**OBJETIVO DA TAREFA:** Transcreva todos os dados abaixo, linha por linha, sem nenhuma alteração.

**Dados extraídos:**
######

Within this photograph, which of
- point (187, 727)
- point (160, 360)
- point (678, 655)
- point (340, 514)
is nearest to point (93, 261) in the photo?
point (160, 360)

######

**SOLUÇÃO DO EXERCÍCIO:**
Within this photograph, which of
- point (187, 727)
- point (160, 360)
- point (678, 655)
- point (340, 514)
is nearest to point (93, 261) in the photo?
point (160, 360)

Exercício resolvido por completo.